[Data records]
------------------------------------

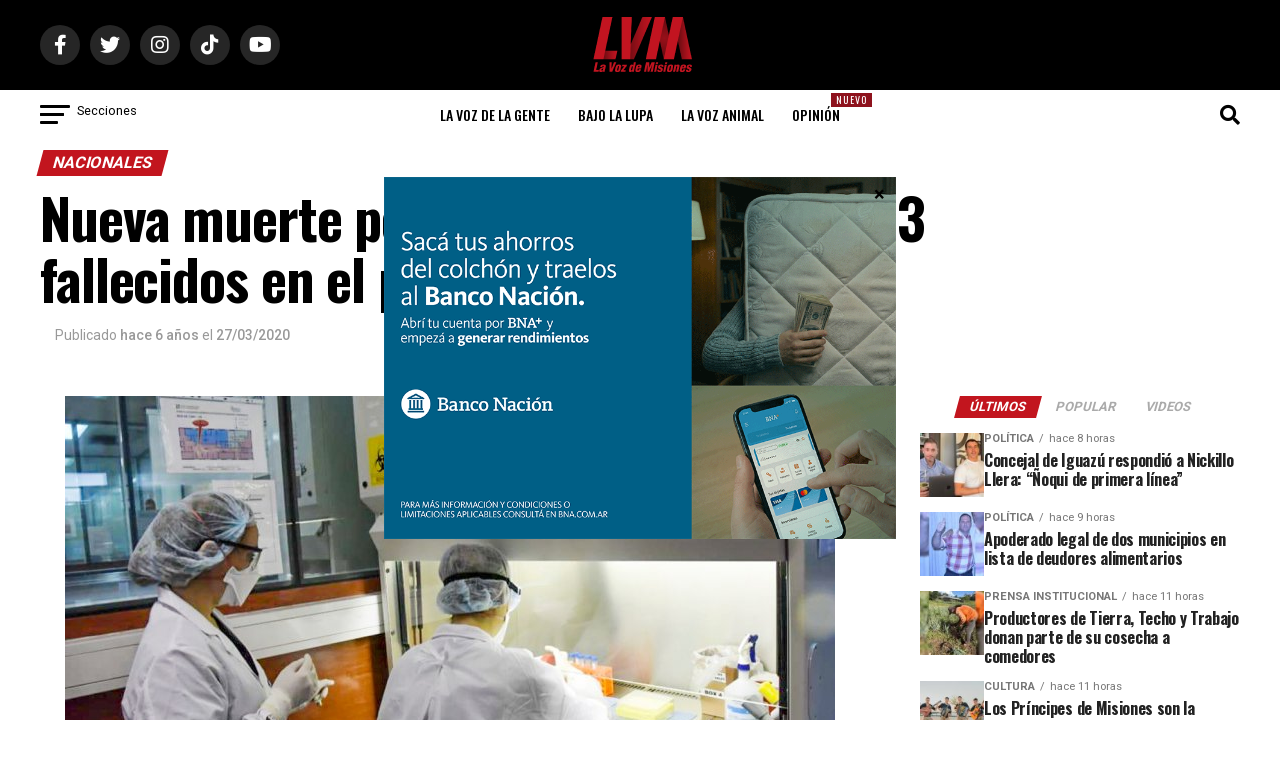

--- FILE ---
content_type: text/html; charset=utf-8
request_url: https://www.google.com/recaptcha/api2/aframe
body_size: 265
content:
<!DOCTYPE HTML><html><head><meta http-equiv="content-type" content="text/html; charset=UTF-8"></head><body><script nonce="Y-VUm1aaAL6aNP16ZorVQQ">/** Anti-fraud and anti-abuse applications only. See google.com/recaptcha */ try{var clients={'sodar':'https://pagead2.googlesyndication.com/pagead/sodar?'};window.addEventListener("message",function(a){try{if(a.source===window.parent){var b=JSON.parse(a.data);var c=clients[b['id']];if(c){var d=document.createElement('img');d.src=c+b['params']+'&rc='+(localStorage.getItem("rc::a")?sessionStorage.getItem("rc::b"):"");window.document.body.appendChild(d);sessionStorage.setItem("rc::e",parseInt(sessionStorage.getItem("rc::e")||0)+1);localStorage.setItem("rc::h",'1769064566013');}}}catch(b){}});window.parent.postMessage("_grecaptcha_ready", "*");}catch(b){}</script></body></html>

------------------------------------

§ What the task requires:
Repeat the data word for word; drop the pictures.

§ Task output:
--- FILE ---
content_type: text/html; charset=utf-8
request_url: https://www.google.com/recaptcha/api2/aframe
body_size: 265
content:
<!DOCTYPE HTML><html><head><meta http-equiv="content-type" content="text/html; charset=UTF-8"></head><body><script nonce="Y-VUm1aaAL6aNP16ZorVQQ">/** Anti-fraud and anti-abuse applications only. See google.com/recaptcha */ try{var clients={'sodar':'https://pagead2.googlesyndication.com/pagead/sodar?'};window.addEventListener("message",function(a){try{if(a.source===window.parent){var b=JSON.parse(a.data);var c=clients[b['id']];if(c){var d=document.createElement('img');d.src=c+b['params']+'&rc='+(localStorage.getItem("rc::a")?sessionStorage.getItem("rc::b"):"");window.document.body.appendChild(d);sessionStorage.setItem("rc::e",parseInt(sessionStorage.getItem("rc::e")||0)+1);localStorage.setItem("rc::h",'1769064566013');}}}catch(b){}});window.parent.postMessage("_grecaptcha_ready", "*");}catch(b){}</script></body></html>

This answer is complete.